I’m sitting on a piece of cardboard in a wide, grassy ditch, and I’m stiff and cold, sore all over. I’d give anything to have a hot meal and a bath. A hot bath would be the most wonderful thing in the world.
Maybe I can flag down one of the semitrailers that keep passing on the highway, and get to the city that way. But people are such busybodies. The driver will want to know where I came from. He’ll take me to the police and they’ll either put me in jail for murder or send me back home.
Home.
God, what a laugh. I’ll die before I go back there. But I don’t know what else to do, and I’m so scared. I’m really scared. The mist is clearing and I can see for a little way down the ditch. There’s a man over there by the intersection. He must have stopped sometime during the night. He’s got his motorcycle pulled off the highway, and he’s been camping in a little tent. Now he’s up and moving around. He’s got a portable stove set up on some rocks. I can smell bacon frying.

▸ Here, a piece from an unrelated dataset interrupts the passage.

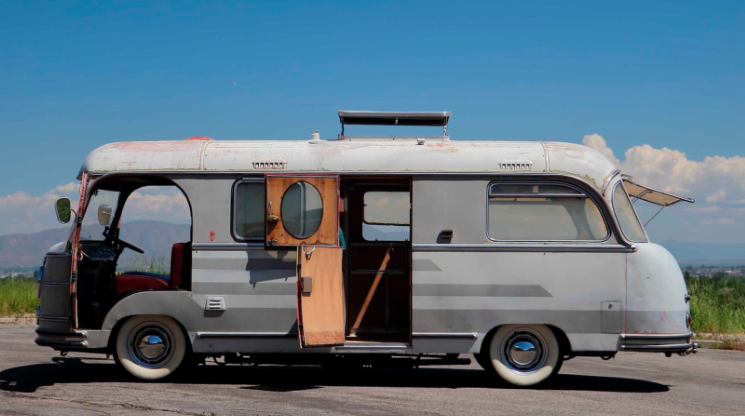 Ownership: This Amazing Porsche 356-Powered FWD Camper is Up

Oh, Lord, it smells so good! I think he’s brewing coffee, too. Maybe a guy on a motorcycle won’t be so likely to call the cops.
Before I can lose my nerve, I get up and begin walking down the ditch toward him. It’s funny, I’m putting one foot in front of the other but I’m not sure if I’m still upright. The world is spinning, and all of a sudden there’s sky where the ground is supposed to be.
I feel somebody kneeling beside me, lifting me. Now I can see a face. It’s not really a man at all, just a boy not much older than me. He’s got blue eyes and thick brown hair, and he looks so nice….

SHE LOOKED BLANKLY at the streaming window. Tears spilled down her cheeks. She wiped at them with the back of her hand, then fumbled in her pocket for a wad of tissues.
Finally, she pushed the books aside, stumbled into her living room and curled on the couch, hugging her knees. She switched on the television and let waves of brightly coloured images wash over her, drowning the painful memories in gusts of canned laughter.

NEXT MORNING, Camilla crossed the campus and went into the arts building. She bypassed her office and headed straight for the large theater where she taught freshman English.
Ninety-six students were registered this term, practically an impossible number. She sighed when she looked up at the tiered rows of seats filled with anxious young people.
While they stared down at her in hushed stillness, she moved across the front of the room, set her books on the desk and found the class list.
“Good morning. My name is Dr. Pritchard.”
There was a nervous murmur of greeting.
“When I read your name,” Camilla went on, “please indicate your presence with the word here and a raised hand so I’m able to check you off on the list. Regular attendance in class is vital because we’ll be moving rather quickly through a very large body of material. Anybody who skips more than two sessions without a valid excuse will receive a grade of incomplete on the term. Is that understood?”
The students nodded.
Camilla looked down at her alphabetized class list. “Aaronson?”
“Here.”
“Anders?”
“Here.”
“Appleby?”
“Yo, Doc!”
Camilla glanced up sharply. Appleby, who wore a bandanna and a couple of earrings, gave her a cherubic smile and waved. Camilla ignored him and went on reading names.
The sixth name was Campbell, and Camilla looked up at the speaker.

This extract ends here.